When William Grant made a decision to build a new distillery in 1892, he brought some of the equipment from Lagavulin and Glen Albyn distilleries. It was the whisky boom period that brought a few dozen new distilleries, of which just over a dozen have survived and are still active today, including Glenrothes, Aberfeldy, Craigellachie, Longmorn, Dalwhinnie and Benriach. The first spirit flowed from the Balvenie stills the next year, in 1893. What followed in the history of Balvenie is... pure boredom – it has been in the founders’ hands ever since, there have been no sudden downturns or twists, natural disasters, bankruptcies or takeovers. Production still takes place in the same place, the same – more or less – buildings. The number of stills has been steadily growing – the original two, installed there in 1892, turned into four in 1957, six in 1965 and eight in 1971. In 2008 the number of stills grew to eleven, operating in two still houses.

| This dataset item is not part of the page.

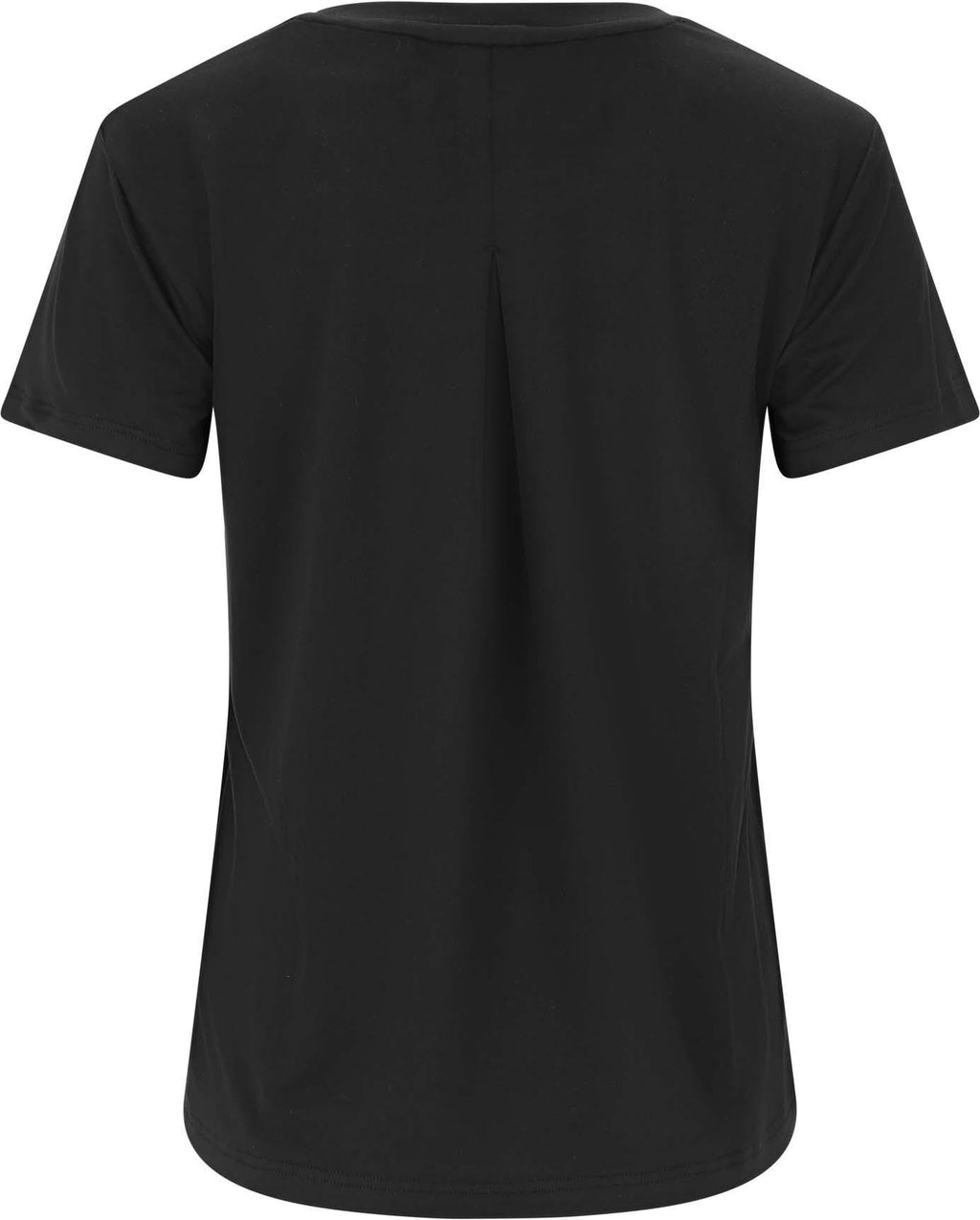 Pacy W S/s Tee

Balvenie is one of the few Scotch whisky distilleries that have preserved original malting floors. These days it caters for only 15% of the demand for malted barley, with the rest, just like the malt for Glenfiddich and Kininvie, is brought from specialist maltings. Each year, a small fraction of the production uses highly peated malt (45-50 ppm).   Single malt whisky from Balvenie debuted relatively early in the history of Scotch whisky, that is in 1973, and the Founder’s Reserve, the core expression, was launched in 1982, but the widespread popularity was gained only thanks to expressions released at the end of the last millennium and in the early noughties. One of the most notable among them was the 12 year old DoubleWood, one of the first widely promoted single malt whiskies that had undergone the process of wood finishing, that is additional maturation in a specific type of cask, ex-sherry in this case. The 15yo Single Barrel, released in small batches and the 21yo PortWood deserve a mention, too.

Balvenie was actually one of the pioneers of the now ubiquitous trend to mature whiskies additionally, for a relatively short period in casks that previously held other tipples, notably sherry and port, but also rum, madeira or even another type of Scotch whisky, e.g. some peated Islay malt. 2013 saw the launch of the Triple Cask, composed of whiskies matured partly in first fill ex-bourbon casks, partly in refill ex-bourbon casks and first fill sherry.

Whisky distilled at Balvenie is available only as official expressions, bottled by William Grant & Sons. When casks of Balvenie – or Glenfiddich and Kininvie, for that matter – are sold outside for blending purposes, there is always a tiny amount of either of the other two malts added to the cask. It is too small to have an impact on the overall profile and flavour of the whisky, but technically it is no longer a single malt, so it cannot be bottled and sold as such. No wonder there are practically no independent bottlings of Balvenie, Glenfiddich or Kininvie.